The American Civil Liberties Union of Minnesota, which has no stance on the BDS movement, has issued numerous statements against the proposal, citing First Amendment concerns.
Despite several revisions, the legislation could still infringe upon free speech rights, said Minnesota ACLU Legislative Director Ben Feist.
“[The bill] has now gotten a little bit difficult for people to understand because, as we would say, it [has become] constitutionally vague and overbroad,” he said. “Then you get First Amendment problems because people might limit their speech, not knowing just how far they can legally go.”
Prohibiting businesses from boycotting Israel if they want to contract with the state would be unconstitutional, Feist said.
Still, Limmer says the bill only addresses discriminatory business decisions and not speech. He added a clause in the bill stating that the legislation wouldn’t prevent vendors from “engaging in free speech or expression protected under the First Amendment.”

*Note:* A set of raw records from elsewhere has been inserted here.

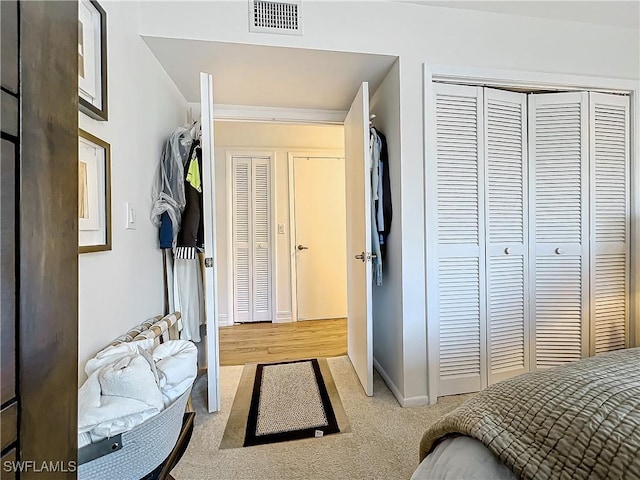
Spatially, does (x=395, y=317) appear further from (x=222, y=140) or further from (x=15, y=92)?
(x=222, y=140)

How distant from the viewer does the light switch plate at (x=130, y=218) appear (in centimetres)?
146

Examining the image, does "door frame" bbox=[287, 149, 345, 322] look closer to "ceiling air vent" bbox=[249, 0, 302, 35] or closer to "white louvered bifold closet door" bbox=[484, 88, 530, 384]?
"ceiling air vent" bbox=[249, 0, 302, 35]

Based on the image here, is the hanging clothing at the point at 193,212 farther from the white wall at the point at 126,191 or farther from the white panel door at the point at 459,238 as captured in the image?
the white panel door at the point at 459,238

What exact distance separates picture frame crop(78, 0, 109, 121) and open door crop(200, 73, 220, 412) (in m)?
0.52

“Everyone is entitled to freedom of speech, but they do not have a right to discriminate,” he said.
These provisions are called “savings clauses” and won’t change whether a bill actually infringes on speech rights, said Adam Steinbaugh, a reporter for the Foundation for Individual Rights in Education.
“The proponents of the bill want to stop very specific conduct, and I’m not sure how they could achieve that in a way that doesn’t have some First Amendment red flags,” Feist said.
If passed, the legislation could apply to paid speakers on college campuses, Steinbaugh said, meaning speakers who are boycotting Israel either couldn’t charge over $1,000 or couldn’t be contracted to appear on campuses.
This could limit academic freedom and freedom of speech because anyone who is advocating a boycott of Israel is likely engaged in boycott or other protest against that nation, he said.
Others are more enthusiastic about the bill’s potential to limit discrimination against Israel.
“We have these kinds of laws in place where we say the state won’t contract with companies that discriminate against LGBT people or against people of color,” said University student Sami Rahamim, chair of the Israel Committee for Minnesota Hillel and member of the Hillel International board of directors. “If a [state-contracted] company wants to boycott an entire country … that is discrimination.”